_What this exercise asks_:
1. In the forum thread on climate change, what is the title of the Telegraph article that toptramp mentions?
2. List the usernames of everyone who posts in the forum thread on climate change.
3. Shorten the paragraph of the forum thread on climate change that begins "The problem is we don't like to admit" while keeping its main points.

_Selected text_:

□ □ □

Share your dilemmas and get honest opinions from other Mumsnetters.

To think that we are all in denial about climate change?

97 replies

toptramp · 12/12/2011 14:52

What's all this David Attenborough backlash about? On last week's frozen plant there was clear footage of ice breaking up. Ok- that alone can't proove that man is causing climate change but he is right imo.

It's not the fault of the polar bears or teh penguins or freak weather systems but it is man that is causeing much of the damage. Man and our pollution. I was just reading the Telegraph today and in the artice 'Attenborough stumble on melting ice' Charle's Moor writes about the last frozen planet "Beyond a vaguely uneasy feeling that climate change around the poles might be important and dangerous the programme had no message" Really? I thought the programme had a very clear message "stop burning fossil fuels" being one of them.

The problem is we don't like to admit that we might be the problem here as that would involve big changes and we don't like big changes. I just don't understand why some people can't admit taht yes man is soiling his own nest and therefore lets do something about it; lets make changes. I will be very sad when (and not if) polar bears go extinct.

OP posts:
BoulevardOfBrokenSleep · 13/12/2011 09:33

tryingtoleave, on the grand scheme of human history, it's more agriculture that leads to your art/culture etc. Frees up time from hunter-gathering. Interestingly, it also seems to lead to groups fighting, because it's more important to keep your land when you've started farming. And you can feed more people, so you can have strength in numbers too.

Which touches on my next point; the 'benefits' of the 'warmer' medieval climate (approximately the same temperature as today) predate our current intensive farming set-up.
For example, if a rise of a couple of degrees turns the American Mid-West into a parched dustbowl, but thaws out some potential farming land in Canada... well, if I was Canada, I'd be looking to invest heavily in nuclear weapons at this point.

Interestingly, I read the other day that Thatcher was one of the earliest to realise the threat of climate change. I suppose for all her faults, she was at least a trained scientist...

tryingtoleave · 13/12/2011 10:00

That is nonsense boulevard. It is believed that hunter gatherers had more leisure (and a better diet) than farming communitites.

□ □ □

_Supplied information_:

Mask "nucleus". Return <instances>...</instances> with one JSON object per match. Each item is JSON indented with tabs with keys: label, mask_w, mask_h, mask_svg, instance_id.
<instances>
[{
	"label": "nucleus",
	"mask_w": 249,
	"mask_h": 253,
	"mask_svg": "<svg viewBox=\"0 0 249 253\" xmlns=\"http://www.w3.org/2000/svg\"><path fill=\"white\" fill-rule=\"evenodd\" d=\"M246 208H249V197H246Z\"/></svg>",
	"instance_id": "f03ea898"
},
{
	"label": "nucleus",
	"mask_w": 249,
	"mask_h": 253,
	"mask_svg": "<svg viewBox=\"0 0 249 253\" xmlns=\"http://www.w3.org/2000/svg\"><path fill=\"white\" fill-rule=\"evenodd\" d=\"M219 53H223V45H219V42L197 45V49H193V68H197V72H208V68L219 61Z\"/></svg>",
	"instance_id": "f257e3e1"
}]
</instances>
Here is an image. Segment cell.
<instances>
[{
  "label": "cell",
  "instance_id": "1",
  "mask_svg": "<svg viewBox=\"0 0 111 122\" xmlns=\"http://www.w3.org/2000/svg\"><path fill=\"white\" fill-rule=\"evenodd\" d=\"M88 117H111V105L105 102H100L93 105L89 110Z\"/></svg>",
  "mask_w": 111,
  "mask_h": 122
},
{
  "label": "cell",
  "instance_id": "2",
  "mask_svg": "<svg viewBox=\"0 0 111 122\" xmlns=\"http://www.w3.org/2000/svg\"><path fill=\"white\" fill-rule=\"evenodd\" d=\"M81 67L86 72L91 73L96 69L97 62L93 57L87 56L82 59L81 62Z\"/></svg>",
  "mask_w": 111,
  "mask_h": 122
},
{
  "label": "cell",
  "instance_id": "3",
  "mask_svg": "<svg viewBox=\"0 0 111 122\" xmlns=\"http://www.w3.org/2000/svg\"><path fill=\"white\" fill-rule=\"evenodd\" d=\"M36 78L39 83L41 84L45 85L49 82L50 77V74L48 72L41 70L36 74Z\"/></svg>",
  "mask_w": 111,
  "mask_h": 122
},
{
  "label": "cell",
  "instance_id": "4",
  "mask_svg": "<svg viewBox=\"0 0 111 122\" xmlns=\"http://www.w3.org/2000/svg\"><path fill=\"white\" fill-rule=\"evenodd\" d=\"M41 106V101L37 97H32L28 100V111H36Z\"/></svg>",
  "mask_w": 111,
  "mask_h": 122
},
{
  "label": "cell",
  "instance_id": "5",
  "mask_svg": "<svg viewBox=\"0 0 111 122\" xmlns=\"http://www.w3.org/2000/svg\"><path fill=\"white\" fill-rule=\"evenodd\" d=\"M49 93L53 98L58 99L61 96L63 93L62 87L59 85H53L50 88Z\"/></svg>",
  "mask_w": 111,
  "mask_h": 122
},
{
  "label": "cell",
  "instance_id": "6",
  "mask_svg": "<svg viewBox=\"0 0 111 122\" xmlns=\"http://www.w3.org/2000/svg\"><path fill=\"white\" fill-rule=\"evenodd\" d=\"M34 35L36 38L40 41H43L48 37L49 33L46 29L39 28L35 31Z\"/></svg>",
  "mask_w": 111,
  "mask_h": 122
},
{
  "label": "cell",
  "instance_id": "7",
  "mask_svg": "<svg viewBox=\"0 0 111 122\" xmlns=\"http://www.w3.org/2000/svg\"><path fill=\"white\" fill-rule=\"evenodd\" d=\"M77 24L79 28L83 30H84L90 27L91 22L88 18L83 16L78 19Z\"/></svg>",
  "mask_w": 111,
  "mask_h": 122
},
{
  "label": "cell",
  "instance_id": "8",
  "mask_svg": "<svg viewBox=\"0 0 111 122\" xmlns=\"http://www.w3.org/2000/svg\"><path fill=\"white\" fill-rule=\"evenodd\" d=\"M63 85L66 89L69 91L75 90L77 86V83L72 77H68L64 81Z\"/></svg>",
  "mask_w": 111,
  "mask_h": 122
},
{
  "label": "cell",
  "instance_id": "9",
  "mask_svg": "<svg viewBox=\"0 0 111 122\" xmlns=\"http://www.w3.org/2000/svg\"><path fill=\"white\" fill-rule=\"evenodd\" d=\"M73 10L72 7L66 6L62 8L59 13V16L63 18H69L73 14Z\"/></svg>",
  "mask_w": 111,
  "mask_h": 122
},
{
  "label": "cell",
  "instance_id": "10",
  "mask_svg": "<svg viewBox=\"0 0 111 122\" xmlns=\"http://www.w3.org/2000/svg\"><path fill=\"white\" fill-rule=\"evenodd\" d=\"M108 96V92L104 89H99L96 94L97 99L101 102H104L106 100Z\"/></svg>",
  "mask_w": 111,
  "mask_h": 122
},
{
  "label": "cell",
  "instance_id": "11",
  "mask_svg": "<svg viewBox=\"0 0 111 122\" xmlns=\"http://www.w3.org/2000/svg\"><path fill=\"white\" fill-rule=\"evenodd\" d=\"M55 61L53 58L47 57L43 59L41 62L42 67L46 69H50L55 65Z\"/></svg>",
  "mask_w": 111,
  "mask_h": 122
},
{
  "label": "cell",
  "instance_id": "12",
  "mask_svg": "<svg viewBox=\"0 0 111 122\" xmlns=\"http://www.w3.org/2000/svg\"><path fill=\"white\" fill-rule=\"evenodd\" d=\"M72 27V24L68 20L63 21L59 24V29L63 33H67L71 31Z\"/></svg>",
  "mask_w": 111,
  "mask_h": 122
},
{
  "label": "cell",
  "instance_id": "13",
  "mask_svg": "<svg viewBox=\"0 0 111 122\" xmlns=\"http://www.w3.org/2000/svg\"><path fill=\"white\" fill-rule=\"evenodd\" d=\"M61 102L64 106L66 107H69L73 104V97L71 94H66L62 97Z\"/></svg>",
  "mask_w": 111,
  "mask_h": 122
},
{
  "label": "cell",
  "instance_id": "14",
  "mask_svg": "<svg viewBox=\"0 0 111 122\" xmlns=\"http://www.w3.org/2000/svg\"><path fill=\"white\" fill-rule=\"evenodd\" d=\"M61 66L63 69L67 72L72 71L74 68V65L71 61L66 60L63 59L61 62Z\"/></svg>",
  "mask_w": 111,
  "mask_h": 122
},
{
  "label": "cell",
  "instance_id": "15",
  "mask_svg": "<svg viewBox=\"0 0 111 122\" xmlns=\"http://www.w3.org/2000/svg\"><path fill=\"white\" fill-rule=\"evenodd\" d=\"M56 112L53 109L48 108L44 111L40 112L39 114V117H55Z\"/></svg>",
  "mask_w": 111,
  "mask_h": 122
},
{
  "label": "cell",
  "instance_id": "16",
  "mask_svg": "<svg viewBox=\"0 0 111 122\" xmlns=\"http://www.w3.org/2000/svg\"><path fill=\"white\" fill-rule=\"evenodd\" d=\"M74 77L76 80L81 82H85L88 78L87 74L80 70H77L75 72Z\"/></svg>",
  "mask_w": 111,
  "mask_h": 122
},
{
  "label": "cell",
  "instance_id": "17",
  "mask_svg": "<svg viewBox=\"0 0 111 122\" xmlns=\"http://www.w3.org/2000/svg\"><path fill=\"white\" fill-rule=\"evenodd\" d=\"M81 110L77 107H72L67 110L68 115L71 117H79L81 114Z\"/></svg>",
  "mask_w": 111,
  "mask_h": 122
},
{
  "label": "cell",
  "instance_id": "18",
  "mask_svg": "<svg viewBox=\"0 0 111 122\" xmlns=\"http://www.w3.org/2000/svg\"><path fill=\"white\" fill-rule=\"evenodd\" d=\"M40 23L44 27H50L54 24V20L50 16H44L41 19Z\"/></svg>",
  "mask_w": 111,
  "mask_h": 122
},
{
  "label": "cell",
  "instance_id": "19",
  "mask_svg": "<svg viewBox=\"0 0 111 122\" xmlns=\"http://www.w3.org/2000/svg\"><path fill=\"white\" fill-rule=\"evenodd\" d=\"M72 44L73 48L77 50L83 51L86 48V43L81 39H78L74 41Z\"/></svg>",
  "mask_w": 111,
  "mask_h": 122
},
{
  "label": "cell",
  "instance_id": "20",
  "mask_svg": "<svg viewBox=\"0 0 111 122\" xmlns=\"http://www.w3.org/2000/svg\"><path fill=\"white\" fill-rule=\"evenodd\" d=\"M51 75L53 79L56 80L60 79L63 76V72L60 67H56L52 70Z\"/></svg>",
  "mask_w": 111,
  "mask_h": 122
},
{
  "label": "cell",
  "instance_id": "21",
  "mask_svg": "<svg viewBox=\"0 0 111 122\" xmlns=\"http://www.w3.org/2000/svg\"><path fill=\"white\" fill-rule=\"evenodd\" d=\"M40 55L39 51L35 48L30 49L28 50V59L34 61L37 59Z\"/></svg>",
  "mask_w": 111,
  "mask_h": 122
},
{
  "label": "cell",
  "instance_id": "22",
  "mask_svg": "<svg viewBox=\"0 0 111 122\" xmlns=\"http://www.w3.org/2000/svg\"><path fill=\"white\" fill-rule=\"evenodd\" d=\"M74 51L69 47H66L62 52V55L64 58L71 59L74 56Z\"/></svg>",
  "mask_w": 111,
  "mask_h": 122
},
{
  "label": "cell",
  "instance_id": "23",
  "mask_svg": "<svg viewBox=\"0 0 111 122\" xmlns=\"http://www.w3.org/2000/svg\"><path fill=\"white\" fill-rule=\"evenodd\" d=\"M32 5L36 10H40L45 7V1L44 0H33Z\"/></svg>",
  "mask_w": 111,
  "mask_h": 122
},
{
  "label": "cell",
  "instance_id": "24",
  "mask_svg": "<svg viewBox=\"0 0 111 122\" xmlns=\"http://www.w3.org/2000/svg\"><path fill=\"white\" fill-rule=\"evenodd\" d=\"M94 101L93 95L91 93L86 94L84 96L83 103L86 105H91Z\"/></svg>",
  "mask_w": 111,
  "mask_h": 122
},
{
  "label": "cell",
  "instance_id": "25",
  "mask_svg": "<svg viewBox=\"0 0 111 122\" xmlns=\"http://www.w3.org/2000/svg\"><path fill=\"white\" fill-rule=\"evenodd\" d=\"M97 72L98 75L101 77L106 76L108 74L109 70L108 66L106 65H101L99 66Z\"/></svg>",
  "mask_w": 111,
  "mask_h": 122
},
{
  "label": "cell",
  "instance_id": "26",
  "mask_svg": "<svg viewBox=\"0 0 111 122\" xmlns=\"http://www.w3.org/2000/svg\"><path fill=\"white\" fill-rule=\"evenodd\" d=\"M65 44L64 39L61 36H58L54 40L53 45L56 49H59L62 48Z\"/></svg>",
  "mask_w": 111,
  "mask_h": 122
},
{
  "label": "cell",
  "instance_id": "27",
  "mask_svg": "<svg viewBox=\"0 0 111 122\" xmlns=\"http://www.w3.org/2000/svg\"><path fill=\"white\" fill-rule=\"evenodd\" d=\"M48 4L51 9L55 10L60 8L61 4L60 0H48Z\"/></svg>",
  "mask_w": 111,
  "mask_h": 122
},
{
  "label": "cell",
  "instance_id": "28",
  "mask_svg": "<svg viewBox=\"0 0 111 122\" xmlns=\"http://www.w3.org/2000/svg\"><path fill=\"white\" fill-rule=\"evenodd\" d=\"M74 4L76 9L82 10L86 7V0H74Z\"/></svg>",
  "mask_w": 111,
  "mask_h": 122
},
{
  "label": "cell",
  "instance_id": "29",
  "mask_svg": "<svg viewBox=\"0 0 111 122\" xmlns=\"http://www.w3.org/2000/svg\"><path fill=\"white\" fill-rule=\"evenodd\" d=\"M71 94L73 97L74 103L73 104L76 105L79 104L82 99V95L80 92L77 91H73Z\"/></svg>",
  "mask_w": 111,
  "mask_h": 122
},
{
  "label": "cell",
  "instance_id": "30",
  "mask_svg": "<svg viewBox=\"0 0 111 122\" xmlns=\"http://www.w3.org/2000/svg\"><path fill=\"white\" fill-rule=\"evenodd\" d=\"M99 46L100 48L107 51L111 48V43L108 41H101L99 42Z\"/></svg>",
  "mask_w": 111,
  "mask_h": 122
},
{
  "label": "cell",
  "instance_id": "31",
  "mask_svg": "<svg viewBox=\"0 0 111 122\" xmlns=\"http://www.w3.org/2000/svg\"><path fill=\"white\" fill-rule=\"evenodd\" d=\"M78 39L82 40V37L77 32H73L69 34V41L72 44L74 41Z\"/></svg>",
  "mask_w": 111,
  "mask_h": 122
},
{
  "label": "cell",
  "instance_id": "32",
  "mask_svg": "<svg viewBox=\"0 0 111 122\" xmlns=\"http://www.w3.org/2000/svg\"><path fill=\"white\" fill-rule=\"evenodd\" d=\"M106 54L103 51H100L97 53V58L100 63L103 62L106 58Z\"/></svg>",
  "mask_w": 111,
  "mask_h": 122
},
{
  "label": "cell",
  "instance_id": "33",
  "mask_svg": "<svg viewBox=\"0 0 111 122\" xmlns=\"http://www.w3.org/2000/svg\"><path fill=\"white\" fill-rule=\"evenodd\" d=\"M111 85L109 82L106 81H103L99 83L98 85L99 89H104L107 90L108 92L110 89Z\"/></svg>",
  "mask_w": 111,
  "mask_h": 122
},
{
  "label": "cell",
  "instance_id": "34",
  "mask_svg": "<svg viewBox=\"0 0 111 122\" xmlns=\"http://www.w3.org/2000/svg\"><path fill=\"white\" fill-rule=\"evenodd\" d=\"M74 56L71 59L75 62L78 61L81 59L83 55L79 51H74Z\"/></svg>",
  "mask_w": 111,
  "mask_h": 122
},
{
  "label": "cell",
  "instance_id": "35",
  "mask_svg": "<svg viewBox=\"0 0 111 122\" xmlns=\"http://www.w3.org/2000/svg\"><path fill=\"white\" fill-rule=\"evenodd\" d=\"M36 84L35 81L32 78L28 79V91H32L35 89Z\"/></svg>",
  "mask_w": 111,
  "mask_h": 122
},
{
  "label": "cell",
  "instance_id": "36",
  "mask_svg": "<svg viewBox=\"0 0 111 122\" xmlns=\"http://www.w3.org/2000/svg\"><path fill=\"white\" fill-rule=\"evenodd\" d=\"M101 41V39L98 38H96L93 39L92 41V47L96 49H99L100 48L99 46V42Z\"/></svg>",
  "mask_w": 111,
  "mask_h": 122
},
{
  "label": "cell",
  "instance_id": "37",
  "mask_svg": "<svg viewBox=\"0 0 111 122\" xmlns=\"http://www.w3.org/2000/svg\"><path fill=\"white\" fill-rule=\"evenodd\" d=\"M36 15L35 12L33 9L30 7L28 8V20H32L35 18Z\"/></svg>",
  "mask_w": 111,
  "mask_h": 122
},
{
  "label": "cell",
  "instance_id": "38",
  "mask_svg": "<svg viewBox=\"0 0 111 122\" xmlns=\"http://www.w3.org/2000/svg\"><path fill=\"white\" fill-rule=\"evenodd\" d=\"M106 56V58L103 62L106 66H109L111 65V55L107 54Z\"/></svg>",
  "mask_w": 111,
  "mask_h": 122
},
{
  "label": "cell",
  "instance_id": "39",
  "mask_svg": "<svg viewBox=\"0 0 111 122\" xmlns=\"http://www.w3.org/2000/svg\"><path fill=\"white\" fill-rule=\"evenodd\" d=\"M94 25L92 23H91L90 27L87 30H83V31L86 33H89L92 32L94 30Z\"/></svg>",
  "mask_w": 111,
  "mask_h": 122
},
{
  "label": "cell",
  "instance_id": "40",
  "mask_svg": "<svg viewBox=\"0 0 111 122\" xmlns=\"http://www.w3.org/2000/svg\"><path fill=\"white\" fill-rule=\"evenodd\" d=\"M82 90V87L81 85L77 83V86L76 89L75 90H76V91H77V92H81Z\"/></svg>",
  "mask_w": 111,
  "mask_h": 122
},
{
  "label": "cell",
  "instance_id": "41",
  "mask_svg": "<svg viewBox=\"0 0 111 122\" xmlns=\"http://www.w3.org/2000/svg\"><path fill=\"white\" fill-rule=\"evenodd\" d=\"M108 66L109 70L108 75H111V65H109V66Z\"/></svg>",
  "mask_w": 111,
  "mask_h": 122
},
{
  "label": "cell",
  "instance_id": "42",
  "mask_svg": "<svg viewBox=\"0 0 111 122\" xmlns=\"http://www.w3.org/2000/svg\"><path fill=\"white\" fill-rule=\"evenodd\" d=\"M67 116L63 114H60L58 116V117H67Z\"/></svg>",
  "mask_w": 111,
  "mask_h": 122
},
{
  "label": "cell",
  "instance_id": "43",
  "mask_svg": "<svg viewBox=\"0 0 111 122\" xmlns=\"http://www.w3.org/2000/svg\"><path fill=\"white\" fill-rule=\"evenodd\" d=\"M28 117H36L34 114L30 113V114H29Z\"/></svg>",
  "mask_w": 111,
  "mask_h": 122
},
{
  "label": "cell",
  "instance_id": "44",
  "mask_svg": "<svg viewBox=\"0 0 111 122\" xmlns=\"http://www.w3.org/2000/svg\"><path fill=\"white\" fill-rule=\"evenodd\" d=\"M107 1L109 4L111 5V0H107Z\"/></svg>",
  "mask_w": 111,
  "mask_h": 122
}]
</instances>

□ □ □

_Responses in order_:
1. 'Attenborough stumble on melting ice'

2. toptramp, BoulevardOfBrokenSleep, tryingtoleave

3. People avoid admitting that humans are the problem because that would require big changes, which they dislike. The writer can't understand why some won't accept that man is soiling his own nest and act on it, and will be very sad when, not if, polar bears go extinct.